This one is a riot and frankly had me stumped longer than I care to admit. I had a user call in saying their desktop icons had all turned white/blank.
It started with one user, then another, and then that number grew to six. The common denominator was that each of these users had been recently upgraded from Windows 7 pro to 10 pro. Which, BTW you can still do for FREE. (Disclaimer on that, I don’t know how long that upgrade link will be good for. Microsoft had announced it would be ending, but it clearly hasn’t. Also, make sure you update your chipset and video drivers afterwards. Dual monitors don’t like to work with the Windows 7 drivers. Dell just had a bunch of updates between December and February 2019)

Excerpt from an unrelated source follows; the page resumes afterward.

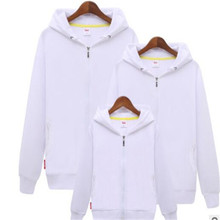 New spring and autumn baby wear white hoodie outside the hat a family of three or four people solid color boy sweater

I digress. Anyway, these people had all been updated at different points in the past few weeks, but the icon issue happened to them all in a 48 hour time frame. Also, it was affecting any user that logged onto the affected machine. Gotta be an update right? We attempted rolling back a cumulative update on Feb 11th for 1809, this did not work. Here are some of the other things I attempted that did not work; however, in different instances they make work for you:
- Clear the icon cache. First- in file explorer, make sure you change the view to show hidden folders.
- C:/users/%user%/appdata/local/ and find the IconCache.db. Permanently delete. Go into task manager (right click toolbar and select task manager) in processes towards the bottom, select file explorer- right click and restart the process.
- If that doesn’t work you can attempt this: windows + r key and type ie4uinit.exe -show
- You can try system file checker but that didn’t work for me either.
So where does that leave me thinking? Registry. It’s always the registry. After doing some Google Kung Fu, I found the culprit. I found another article that said Palo Alto Traps caused the change in the key, but I don’t buy it. If that had been the case, all of my users would have been affected. Anyway, here’s what you’ll need to do.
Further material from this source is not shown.